Saturday, April 2, 2016

2.71 Describe the structure of a nephron, to include Bowman’s capsule and glomerulus, convoluted tubules, loop of Henlé and collecting duct



Figure 1
Figure 1 shows the structure of a nephron. Its main features are:

  • the glomerulus
  • the bowman's capsule
  • convoluted tubules
  • the loop of Henle
  • the collecting duct
Blood enters the nephron through the glomerulus. Here, some liquid is 'squeezed' out of the blood due to the high pressure. This is known as the filtrate. Large particles / cells such as erythrocytes (red blood cells) and large amino acids are not filtered. Instead, they continue in small blood vessels. Glucose is also re-absorbed immediately into the capillaries. The filtrate goes into the bowman's capsule and that is where the filtering process begins.


The beginning is in the renal cortex and consists of the glomerulus and the bowman's capsule which surrounds it. The bowman's capsule is a cup-shaped structure that takes in the filtrate while the glomerulus is a 'knot' of capillaries in the middle. The bowman's capsule is the starting point for the filtrate.

The glomerulus is directly connected to the proximal tubule, which is the first convoluted tubule. It's basically a windy tube where mainly organic solutes are re-absorbed, along with water and things like glucose, amino acids, sodium and potassium among others.

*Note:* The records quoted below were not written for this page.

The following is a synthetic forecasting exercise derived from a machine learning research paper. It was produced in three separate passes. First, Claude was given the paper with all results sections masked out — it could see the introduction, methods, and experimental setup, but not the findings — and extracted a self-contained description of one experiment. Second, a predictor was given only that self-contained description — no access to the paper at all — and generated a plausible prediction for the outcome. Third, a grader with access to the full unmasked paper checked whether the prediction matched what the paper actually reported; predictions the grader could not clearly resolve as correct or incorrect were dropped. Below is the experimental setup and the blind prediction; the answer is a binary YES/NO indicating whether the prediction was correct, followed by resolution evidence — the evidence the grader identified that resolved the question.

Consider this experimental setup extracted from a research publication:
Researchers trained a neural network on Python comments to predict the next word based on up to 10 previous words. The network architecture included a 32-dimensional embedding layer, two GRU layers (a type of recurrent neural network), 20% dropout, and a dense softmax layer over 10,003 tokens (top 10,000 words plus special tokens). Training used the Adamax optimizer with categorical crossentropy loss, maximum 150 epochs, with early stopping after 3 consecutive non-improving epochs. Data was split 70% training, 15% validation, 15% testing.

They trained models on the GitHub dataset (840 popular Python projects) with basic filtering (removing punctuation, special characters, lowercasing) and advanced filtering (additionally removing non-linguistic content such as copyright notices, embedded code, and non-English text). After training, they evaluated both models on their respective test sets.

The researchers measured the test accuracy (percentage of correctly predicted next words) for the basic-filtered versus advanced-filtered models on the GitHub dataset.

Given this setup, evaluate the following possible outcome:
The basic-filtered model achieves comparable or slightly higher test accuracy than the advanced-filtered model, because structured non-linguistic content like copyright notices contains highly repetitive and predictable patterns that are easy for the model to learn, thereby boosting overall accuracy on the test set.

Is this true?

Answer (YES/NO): YES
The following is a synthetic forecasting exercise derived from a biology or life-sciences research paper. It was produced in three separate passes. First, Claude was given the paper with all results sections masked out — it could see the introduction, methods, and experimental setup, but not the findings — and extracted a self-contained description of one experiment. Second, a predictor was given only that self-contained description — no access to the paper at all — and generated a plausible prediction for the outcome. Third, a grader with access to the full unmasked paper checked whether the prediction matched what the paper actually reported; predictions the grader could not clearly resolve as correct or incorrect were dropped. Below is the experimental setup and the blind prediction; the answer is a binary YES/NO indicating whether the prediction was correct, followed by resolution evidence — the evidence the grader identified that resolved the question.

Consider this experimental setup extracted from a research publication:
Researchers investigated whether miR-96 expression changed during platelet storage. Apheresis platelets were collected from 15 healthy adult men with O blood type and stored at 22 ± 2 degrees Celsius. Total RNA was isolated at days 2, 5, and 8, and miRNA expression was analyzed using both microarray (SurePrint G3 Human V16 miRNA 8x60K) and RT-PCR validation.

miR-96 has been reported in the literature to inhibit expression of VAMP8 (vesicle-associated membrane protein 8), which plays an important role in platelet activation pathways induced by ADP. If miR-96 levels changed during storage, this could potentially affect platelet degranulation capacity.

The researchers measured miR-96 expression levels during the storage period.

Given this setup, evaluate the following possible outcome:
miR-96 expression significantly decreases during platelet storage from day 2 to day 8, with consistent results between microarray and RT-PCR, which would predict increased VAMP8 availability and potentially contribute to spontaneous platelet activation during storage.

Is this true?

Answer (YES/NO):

After the Loop of Henlé, it reaches the distal tubule, which is the farther-away-curly-tube, aka the second convoluted tubule. Here, the levels of potassium, calcium and sodium are regulated. This is done by pumps and hormones. Once it is done, all of the wanted particles, water, salt, etc. have been taken out, which leaves excess water, urea and other types of metabolic waste.



The Loop of Henlé dips down into the renal medulla and is a hairpin shaped tubule. The upper section is in the outer medulla and the lower section in the inner medulla. It extracts mainly water as it travels down into the medulla. On its way up, it pumps out the salts that the body needs. This causes the medulla to become really really salty and creates a concentration gradient (medulla becomes hypertonic). The further down you go, the saltier it is. In the descending end, the membrane is highly permeable to water. Not really to salt or anything else. When the filtrate gets to the bottom of the loop (because the inner medulla is so so salty) it's highly concentrated. In the ascending end of the loop, the process happens in reverse. Here, the membrane is not-so-permeable to water and instead is lined with channels that transport ions like potassium, sodium and chlorine.



The collecting duct spans both the cortex and the medulla. In the bottom section (in the medulla), because the outside is hypertonic, even more water can be extracted (follows rules of osmosis). Hormones tell the collecting ducts how porous to make their membranes. If a membrane is made very porous, more water is absorbed into the medulla and the urine becomes even more concentrated. If the membrane is made not-very-porous, less or no water is absorbed so the urine is less concentrated.